Também realizamos análise de caminho para os 10 miARNs expressos diferencialmente para tumores com e sem invasão linfática. De interesse, previu vias envolvidas na adesão focal, a regulação da junção citoesqueleto de actina, junção lacuna e aderente foram top hits por KEGG, bem como a Wnt, MAPK, TGF-β, e ErbB vias de sinalização.
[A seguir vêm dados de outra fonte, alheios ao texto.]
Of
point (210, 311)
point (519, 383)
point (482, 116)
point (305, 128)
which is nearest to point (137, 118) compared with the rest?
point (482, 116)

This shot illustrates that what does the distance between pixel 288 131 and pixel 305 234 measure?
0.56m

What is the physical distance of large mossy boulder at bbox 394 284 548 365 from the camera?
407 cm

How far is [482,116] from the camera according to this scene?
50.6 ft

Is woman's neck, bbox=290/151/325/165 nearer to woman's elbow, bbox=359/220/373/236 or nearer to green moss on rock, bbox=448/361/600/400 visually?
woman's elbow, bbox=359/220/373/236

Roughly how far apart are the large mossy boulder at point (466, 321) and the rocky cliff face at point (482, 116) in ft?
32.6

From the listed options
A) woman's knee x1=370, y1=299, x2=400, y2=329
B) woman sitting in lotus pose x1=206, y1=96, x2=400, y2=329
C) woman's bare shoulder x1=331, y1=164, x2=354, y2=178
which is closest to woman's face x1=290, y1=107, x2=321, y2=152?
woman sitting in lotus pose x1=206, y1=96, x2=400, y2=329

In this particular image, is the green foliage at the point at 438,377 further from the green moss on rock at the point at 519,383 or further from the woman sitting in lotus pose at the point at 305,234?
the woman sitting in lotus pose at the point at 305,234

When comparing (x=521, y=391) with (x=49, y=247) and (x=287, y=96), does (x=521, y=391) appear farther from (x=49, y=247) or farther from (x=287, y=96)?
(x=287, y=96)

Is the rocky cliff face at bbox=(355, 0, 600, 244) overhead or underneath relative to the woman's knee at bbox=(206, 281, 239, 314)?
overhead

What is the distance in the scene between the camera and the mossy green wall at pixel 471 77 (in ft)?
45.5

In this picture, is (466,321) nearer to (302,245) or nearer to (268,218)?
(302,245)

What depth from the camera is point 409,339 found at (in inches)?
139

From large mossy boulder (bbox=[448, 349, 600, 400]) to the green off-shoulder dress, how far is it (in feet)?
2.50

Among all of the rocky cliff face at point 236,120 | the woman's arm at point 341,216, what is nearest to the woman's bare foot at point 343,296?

Embora nosso estudo foi limitado pelo pequeno tamanho da amostra dos ensaios RTOG nós utilizados, que forneceu poder estatístico insuficiente para nós desenvolver conclusões sólidas sobre o papel potencial do

KRAS-

variante em predizer o risco de câncer endometrial ou resultado , fomos capazes de ver um potencial associação com a expressão miRNA alterado nos tumores. Além disso, fomos capazes de recolher prospectivamente amostras de tecido em um ajuste do grupo cooperativo e realizar um estudo de investigação translacional, que produziu os dados preliminares vale validar em coortes maiores. Estes resultados suportam ainda a hipótese de que existem maneiras mensuráveis ​​para avaliar a heterogeneidade de cancro do endométrio, que poderia fornecer informações prognóstico importante no futuro para permitir que os profissionais a terapia mais adequada e individualmente direta paciente.

Informações de Apoio

tabela S1.

Associação entre a expressão de miRNA e invasão linfática

doi:. 10.1371 /journal.pone.0094167.s001

(DOCX)

Tabela S2.

Associação entre a expressão de miRNA e idade

doi:. 10.1371 /journal.pone.0094167.s002

(DOCX)

Reconhecimentos

A cooperação dos 28 hospitais de Connecticut, incluindo Charlotte Hungerford Hospital, Hospital Bridgeport, Danbury Hospital, Hospital Hartford, Hospital Middlesex, New Britain Hospital Geral, Bradley Hospital Memorial, Yale /New Haven Hospital, Hospital St. Francis Medical Center e, Hospital de Santa Maria, Hospital de São Rafael , Centro de St. Vincent Medical, Hospital Stamford, William W. Backus Hospital, Hospital Windham, Eastern Connecticut Health Network, Griffin Hospital, Hospital Bristol, Johnson Hospital Memorial, Hospital Kimball Dia, Hospital Greenwich, Lawrence e Memorial Hospital, Milford Hospital, New Milford Hospital, Hospital Norwalk, Midstate Medical Center, John Dempsey Hospital e Hospital Waterbury, ao permitir o acesso do paciente, é reconhecido agradecimento. Nós gostaríamos de agradecer Barbara prata e Corinne Doll para leitura crítica deste manuscrito.